なんかこの歌の「純粋悪夢再生機」に、ホラー映画『リング』とかに出てきそうな、無声でモノクロの映像を連想しました。
たすけて枝毛姉さんたすけて西川毛布のタグたすけて夜中になで回す顔
この「夜中になで回す顔」って、「枝毛姉さん」の顔なのかな?それとも自分の顔?全然違う誰かの顔?解説には
おぞましいものにまで助けを求めようとする切迫した世界観は、精神に来るタイプのホラー映画のようである。
とあるのですが、意味がよく分かりませんでした。夜中に何でもいいから助けを求めたくなる、という切迫した状況と一般化してとらえてもいいのでしょうか。それともそんなつまらない読みは許されないのでしょうか…。なんかすごい有名な歌みたいなのですが…。
さるぐつわあたしにかける手の甲のにおいでぜったい見分けてあげる
「さるぐつわ」なんで全然違うんですけど、キスしてリップクリームのフレイバーを当てるゲームあったような…と思ってググったら男同士の動画ばっかりヒットして驚愕した。しかしこの場合「見分ける」必要があるのだから、「さるぐつわ」をかけてくる候補は複数いるということか?だって「だーれだ♡」系って、こんなことやるやつお前しかおらんやろ、ってのが前提じゃねーの(笑)?
なんかどうもこれ系の歌に対して自分の向き合い方が真剣さに欠けますね…。くだらない連想しか浮かんでこないわ…。仕方ないので素晴らしい解説をご覧ください(笑)。
飯田の歌は次から次へと悪夢ばかり映し出す映写機のようである。そしてそれは悪意から生まれてくるものではない。「たすけて」というとてつもなく純粋な叫びが根底にあるのだ。思春期前後の少女の潔癖と孤独をグロテスクともいえる方法で切り取った手腕は、実に鮮やかなものであるといえる。

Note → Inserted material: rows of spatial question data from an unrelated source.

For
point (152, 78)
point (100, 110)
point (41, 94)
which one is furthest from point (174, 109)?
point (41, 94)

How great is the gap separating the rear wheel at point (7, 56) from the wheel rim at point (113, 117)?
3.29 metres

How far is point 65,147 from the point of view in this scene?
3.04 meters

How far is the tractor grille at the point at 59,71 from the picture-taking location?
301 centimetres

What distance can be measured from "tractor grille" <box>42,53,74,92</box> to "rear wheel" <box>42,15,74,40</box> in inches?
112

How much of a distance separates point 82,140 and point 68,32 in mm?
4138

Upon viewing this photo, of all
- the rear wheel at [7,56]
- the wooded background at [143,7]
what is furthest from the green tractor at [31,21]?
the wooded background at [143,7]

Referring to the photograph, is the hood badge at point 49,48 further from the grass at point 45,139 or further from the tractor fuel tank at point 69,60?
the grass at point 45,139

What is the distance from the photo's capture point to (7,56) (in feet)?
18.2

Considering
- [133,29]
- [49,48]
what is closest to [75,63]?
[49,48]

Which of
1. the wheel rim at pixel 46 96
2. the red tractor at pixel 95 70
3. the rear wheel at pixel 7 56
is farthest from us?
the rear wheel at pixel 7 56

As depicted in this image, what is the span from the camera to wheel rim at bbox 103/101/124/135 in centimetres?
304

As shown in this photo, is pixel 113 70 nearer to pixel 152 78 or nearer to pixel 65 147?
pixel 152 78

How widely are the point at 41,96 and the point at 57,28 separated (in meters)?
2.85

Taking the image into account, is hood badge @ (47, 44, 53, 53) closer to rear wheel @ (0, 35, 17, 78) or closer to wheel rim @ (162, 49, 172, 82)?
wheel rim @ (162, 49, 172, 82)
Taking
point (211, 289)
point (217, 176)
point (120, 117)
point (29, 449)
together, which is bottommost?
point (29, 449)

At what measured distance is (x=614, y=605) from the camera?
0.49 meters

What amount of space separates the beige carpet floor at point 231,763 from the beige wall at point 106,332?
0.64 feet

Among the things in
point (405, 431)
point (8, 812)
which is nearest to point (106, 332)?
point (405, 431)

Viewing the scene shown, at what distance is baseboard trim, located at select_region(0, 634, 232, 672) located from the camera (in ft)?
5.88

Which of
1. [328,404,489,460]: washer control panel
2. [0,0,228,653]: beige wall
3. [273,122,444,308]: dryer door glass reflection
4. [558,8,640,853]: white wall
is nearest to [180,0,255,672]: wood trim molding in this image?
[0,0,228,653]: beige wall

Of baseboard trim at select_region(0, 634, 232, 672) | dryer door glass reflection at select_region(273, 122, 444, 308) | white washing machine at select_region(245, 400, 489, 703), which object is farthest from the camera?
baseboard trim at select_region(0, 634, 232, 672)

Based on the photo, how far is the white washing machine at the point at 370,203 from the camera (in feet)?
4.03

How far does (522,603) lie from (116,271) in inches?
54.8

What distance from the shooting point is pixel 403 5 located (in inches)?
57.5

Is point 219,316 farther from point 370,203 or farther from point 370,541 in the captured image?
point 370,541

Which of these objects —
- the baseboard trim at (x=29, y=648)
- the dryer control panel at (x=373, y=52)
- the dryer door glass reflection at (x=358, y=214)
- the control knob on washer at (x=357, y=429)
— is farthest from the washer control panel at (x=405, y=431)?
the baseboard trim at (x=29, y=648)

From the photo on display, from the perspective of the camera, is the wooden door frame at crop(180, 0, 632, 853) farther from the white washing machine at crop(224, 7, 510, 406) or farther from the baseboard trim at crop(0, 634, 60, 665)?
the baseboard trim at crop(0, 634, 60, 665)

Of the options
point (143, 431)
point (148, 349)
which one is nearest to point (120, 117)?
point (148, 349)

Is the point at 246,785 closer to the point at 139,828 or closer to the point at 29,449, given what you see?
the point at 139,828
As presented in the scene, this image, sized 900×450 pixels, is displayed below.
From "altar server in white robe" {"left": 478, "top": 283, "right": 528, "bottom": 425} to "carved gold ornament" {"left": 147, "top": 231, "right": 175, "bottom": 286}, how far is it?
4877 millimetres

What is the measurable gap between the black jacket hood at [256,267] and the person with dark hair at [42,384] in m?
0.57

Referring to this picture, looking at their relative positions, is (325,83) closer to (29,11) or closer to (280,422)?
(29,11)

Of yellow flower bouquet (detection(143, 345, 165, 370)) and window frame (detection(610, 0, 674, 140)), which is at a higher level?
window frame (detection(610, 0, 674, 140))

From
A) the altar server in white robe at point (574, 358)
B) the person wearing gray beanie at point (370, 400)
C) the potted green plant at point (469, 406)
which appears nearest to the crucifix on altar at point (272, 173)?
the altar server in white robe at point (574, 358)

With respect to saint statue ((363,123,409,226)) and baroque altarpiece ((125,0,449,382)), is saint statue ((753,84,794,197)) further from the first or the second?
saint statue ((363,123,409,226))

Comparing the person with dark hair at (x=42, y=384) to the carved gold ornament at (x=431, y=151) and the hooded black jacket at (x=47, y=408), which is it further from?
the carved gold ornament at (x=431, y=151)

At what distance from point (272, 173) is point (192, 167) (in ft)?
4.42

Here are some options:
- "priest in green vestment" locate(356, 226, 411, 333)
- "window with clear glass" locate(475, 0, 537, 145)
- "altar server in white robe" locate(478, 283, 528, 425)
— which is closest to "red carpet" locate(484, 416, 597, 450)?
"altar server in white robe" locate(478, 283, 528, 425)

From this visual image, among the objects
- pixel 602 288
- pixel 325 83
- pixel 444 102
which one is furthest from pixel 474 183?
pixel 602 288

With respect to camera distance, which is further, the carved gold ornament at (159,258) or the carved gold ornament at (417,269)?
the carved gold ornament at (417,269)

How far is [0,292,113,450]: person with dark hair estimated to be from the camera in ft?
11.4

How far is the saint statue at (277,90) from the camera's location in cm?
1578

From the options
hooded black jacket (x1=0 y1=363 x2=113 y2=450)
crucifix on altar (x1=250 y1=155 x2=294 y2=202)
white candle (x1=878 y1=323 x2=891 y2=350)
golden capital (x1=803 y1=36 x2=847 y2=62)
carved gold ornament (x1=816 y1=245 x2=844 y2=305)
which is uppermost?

それにしても、(歌集の中ではどうか分からないのですが)ここで紹介されている歌はいずれも未成年の女の子がイメージされる内容です。中澤系と同じで、ある年代で出会っていたらすっごく刺さったんだろうなーと思う反面、今現在の感性では刺さってこないのが悲しいな…。「思春期前後」、要は中二の痛みなんですよ…。言葉がピュアすぎて、すでに若くない自分には読むのがつらいです。こういう歌を大人になってから詠めるのがすごいなって思うけど、詠み続けるのは難しいんじゃないかなって気もします。『林檎貫通式』以降はどういう歌を詠んでいるのか、気になる歌人です。